--- start of DATA PROVIDED ---

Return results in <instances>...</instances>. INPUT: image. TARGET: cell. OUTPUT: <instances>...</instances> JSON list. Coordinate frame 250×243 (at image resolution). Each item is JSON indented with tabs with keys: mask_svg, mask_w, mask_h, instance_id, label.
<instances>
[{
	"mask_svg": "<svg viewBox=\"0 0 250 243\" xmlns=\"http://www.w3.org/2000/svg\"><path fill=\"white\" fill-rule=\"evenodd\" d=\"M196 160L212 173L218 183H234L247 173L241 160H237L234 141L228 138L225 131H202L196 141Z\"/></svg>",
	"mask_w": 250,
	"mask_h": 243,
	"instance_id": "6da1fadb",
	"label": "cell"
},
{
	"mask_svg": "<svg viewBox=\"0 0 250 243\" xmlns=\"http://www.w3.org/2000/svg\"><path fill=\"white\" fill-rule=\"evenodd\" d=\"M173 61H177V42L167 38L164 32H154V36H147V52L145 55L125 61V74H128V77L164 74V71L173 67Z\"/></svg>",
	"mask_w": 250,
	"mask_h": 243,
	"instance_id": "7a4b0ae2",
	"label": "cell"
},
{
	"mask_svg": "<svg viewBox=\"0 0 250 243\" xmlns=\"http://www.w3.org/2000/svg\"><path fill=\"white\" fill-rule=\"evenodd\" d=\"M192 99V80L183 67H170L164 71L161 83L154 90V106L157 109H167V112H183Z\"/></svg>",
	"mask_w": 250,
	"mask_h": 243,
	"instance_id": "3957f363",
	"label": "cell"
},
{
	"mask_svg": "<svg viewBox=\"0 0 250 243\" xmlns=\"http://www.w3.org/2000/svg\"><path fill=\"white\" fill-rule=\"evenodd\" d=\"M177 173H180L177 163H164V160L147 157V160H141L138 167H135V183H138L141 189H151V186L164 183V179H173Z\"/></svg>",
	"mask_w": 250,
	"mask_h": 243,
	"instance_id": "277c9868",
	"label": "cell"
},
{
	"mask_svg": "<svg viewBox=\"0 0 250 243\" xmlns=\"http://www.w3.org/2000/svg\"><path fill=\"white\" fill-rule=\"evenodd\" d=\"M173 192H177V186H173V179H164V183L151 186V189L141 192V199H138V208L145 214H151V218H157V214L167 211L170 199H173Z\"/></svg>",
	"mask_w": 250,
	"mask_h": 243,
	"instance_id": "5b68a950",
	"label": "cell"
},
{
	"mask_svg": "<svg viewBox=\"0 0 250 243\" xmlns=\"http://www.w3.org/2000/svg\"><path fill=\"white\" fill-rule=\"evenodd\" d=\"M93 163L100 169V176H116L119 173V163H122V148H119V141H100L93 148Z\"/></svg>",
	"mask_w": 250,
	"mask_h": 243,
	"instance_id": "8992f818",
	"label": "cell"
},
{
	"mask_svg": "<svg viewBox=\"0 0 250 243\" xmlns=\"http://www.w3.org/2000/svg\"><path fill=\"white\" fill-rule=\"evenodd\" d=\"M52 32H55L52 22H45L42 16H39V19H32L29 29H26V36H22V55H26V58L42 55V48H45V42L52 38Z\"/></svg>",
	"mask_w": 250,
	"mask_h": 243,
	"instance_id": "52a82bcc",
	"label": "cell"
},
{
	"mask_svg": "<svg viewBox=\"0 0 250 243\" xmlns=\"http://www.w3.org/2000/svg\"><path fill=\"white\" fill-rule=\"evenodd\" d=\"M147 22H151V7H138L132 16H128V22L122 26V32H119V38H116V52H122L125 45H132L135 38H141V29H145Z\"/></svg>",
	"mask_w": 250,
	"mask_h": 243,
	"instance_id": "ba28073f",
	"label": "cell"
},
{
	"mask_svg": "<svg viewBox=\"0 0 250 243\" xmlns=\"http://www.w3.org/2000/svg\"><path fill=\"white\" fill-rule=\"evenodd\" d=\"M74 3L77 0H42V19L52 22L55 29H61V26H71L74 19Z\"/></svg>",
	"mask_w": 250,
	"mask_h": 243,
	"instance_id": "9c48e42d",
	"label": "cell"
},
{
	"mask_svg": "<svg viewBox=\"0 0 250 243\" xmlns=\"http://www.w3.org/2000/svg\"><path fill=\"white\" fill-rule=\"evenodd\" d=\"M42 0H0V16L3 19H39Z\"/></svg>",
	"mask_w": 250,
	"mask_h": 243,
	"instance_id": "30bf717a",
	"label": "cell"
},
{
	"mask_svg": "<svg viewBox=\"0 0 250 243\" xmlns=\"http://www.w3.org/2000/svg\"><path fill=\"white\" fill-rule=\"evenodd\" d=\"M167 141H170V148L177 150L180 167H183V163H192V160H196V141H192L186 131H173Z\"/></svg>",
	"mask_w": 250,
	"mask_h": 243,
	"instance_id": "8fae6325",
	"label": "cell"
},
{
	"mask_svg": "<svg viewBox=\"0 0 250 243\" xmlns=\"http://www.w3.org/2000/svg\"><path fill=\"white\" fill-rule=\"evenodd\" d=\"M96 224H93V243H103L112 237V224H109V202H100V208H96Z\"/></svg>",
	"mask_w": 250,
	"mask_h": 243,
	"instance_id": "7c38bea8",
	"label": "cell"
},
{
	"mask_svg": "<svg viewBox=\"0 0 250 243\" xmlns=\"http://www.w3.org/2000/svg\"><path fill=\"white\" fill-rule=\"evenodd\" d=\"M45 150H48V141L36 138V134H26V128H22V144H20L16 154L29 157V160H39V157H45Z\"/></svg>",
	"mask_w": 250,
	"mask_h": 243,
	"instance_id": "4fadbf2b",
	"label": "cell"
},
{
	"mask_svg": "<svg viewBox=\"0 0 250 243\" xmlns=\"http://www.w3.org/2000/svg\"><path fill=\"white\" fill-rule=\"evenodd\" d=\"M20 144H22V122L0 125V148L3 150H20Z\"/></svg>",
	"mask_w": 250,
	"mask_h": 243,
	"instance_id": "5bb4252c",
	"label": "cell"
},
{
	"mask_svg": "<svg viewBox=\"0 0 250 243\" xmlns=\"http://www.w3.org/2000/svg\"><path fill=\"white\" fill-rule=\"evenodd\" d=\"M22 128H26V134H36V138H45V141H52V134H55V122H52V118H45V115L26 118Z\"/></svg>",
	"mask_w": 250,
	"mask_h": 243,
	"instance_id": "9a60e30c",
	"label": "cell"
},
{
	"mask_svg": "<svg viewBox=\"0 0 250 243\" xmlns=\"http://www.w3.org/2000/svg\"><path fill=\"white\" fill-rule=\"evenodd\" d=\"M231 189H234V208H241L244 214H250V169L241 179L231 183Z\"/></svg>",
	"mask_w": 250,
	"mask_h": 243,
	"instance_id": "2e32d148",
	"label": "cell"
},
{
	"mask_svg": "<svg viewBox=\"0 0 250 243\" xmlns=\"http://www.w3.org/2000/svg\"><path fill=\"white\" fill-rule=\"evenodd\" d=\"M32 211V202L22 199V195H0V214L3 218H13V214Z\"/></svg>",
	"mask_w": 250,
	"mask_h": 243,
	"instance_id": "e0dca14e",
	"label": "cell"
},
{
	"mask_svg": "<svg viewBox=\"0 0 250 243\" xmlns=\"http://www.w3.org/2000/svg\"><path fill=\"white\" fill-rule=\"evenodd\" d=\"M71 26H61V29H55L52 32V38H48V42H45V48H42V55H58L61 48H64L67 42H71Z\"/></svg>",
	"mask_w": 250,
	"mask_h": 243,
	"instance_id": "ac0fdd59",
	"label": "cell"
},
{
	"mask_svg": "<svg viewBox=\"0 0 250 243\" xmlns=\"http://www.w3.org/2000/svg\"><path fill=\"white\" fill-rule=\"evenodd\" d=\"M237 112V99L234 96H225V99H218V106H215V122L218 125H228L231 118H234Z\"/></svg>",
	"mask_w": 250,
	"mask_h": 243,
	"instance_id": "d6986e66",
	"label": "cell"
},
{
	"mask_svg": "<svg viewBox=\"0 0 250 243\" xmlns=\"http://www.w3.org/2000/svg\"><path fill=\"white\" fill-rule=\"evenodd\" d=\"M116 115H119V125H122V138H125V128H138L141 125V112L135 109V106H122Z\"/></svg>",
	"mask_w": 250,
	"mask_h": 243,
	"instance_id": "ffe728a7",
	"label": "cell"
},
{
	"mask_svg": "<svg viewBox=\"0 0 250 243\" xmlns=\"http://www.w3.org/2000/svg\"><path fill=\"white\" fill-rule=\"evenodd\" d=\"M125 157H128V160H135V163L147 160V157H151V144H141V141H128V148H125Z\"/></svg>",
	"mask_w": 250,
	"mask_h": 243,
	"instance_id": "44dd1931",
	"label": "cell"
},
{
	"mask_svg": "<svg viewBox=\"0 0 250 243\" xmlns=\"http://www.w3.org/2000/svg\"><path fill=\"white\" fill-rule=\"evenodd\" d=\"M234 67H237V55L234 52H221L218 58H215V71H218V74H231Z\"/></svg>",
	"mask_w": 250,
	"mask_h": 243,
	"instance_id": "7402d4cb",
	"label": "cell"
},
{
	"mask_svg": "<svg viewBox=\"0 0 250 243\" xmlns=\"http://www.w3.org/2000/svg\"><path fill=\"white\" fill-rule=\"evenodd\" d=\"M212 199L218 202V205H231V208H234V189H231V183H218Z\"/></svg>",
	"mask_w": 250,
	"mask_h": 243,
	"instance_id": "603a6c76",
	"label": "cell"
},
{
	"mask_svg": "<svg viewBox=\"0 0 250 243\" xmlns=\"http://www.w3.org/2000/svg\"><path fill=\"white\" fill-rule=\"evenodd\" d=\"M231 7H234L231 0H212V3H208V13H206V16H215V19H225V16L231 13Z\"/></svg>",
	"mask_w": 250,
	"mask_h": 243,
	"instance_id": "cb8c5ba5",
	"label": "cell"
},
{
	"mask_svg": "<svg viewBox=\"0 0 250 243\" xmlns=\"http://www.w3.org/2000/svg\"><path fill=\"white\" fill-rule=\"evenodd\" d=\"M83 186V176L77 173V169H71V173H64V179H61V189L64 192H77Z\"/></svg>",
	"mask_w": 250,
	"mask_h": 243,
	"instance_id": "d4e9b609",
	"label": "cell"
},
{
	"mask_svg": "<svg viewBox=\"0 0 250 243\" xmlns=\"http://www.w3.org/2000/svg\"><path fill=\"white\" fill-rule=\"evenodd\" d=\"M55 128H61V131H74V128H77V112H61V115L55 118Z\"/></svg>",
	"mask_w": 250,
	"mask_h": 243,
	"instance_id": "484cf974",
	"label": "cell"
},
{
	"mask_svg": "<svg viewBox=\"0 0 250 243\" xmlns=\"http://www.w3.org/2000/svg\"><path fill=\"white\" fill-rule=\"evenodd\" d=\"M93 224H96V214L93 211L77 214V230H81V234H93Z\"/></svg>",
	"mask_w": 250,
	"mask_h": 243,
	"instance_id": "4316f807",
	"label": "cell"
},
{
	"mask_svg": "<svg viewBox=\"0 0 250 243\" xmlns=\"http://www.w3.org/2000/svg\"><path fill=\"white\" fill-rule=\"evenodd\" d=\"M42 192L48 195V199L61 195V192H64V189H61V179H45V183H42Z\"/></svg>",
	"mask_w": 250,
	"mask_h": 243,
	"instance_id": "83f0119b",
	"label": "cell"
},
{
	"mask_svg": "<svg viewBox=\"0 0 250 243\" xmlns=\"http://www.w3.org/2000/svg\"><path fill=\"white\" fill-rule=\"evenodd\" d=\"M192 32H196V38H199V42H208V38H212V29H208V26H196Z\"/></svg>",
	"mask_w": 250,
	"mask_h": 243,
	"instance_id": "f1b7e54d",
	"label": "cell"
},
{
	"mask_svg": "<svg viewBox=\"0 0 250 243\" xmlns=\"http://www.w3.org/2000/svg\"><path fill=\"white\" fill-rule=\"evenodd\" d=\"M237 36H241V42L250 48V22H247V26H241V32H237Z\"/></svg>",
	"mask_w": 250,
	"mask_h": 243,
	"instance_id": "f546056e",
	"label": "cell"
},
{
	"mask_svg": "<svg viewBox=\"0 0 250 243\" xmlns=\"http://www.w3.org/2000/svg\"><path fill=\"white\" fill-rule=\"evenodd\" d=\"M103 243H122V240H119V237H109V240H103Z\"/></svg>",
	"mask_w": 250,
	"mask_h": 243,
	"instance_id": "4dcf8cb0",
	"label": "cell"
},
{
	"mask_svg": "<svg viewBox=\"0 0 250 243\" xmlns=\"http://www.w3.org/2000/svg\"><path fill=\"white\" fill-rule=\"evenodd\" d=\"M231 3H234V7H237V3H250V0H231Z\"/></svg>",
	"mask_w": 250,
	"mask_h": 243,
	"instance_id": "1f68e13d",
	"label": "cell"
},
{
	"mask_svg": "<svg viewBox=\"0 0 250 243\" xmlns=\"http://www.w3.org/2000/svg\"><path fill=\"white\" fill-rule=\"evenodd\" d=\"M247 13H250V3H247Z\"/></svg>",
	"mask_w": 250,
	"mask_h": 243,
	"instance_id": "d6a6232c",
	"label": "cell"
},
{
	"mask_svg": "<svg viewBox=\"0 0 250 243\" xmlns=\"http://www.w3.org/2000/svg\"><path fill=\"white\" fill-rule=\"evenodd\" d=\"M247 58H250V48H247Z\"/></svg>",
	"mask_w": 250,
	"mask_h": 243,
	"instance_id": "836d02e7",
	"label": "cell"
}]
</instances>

--- end of DATA PROVIDED ---

**SET EXERCISE**
Rewrite the rows as a Markdown table with the columns No. and Text, from the start up to and including the line with "173H180L177 163H164V160L147 157V160H141L138". Number each line and leave out blank lines.

**RESULT OF THIS TASK**
| No. | Text |
|---|---|
| 1 | Return results in <instances>...</instances>. INPUT: image. TARGET: cell. OUTPUT: <instances>...</instances> JSON list. Coordinate frame 250×243 (at image resolution). Each item is JSON indented with tabs with keys: mask_svg, mask_w, mask_h, instance_id, label. |
| 2 | <instances> |
| 3 | [{ |
| 4 | 	"mask_svg": "<svg viewBox=\"0 0 250 243\" xmlns=\"http://www.w3.org/2000/svg\"><path fill=\"white\" fill-rule=\"evenodd\" d=\"M196 160L212 173L218 183H234L247 173L241 160H237L234 141L228 138L225 131H202L196 141Z\"/></svg>", |
| 5 | 	"mask_w": 250, |
| 6 | 	"mask_h": 243, |
| 7 | 	"instance_id": "6da1fadb", |
| 8 | 	"label": "cell" |
| 9 | }, |
| 10 | { |
| 11 | 	"mask_svg": "<svg viewBox=\"0 0 250 243\" xmlns=\"http://www.w3.org/2000/svg\"><path fill=\"white\" fill-rule=\"evenodd\" d=\"M173 61H177V42L167 38L164 32H154V36H147V52L145 55L125 61V74H128V77L164 74V71L173 67Z\"/></svg>", |
| 12 | 	"mask_w": 250, |
| 13 | 	"mask_h": 243, |
| 14 | 	"instance_id": "7a4b0ae2", |
| 15 | 	"label": "cell" |
| 16 | }, |
| 17 | { |
| 18 | 	"mask_svg": "<svg viewBox=\"0 0 250 243\" xmlns=\"http://www.w3.org/2000/svg\"><path fill=\"white\" fill-rule=\"evenodd\" d=\"M192 99V80L183 67H170L164 71L161 83L154 90V106L157 109H167V112H183Z\"/></svg>", |
| 19 | 	"mask_w": 250, |
| 20 | 	"mask_h": 243, |
| 21 | 	"instance_id": "3957f363", |
| 22 | 	"label": "cell" |
| 23 | }, |
| 24 | { |
| 25 | 	"mask_svg": "<svg viewBox=\"0 0 250 243\" xmlns=\"http://www.w3.org/2000/svg\"><path fill=\"white\" fill-rule=\"evenodd\" d=\"M177 173H180L177 163H164V160L147 157V160H141L138 167H135V183H138L141 189H151V186L164 183V179H173Z\"/></svg>", |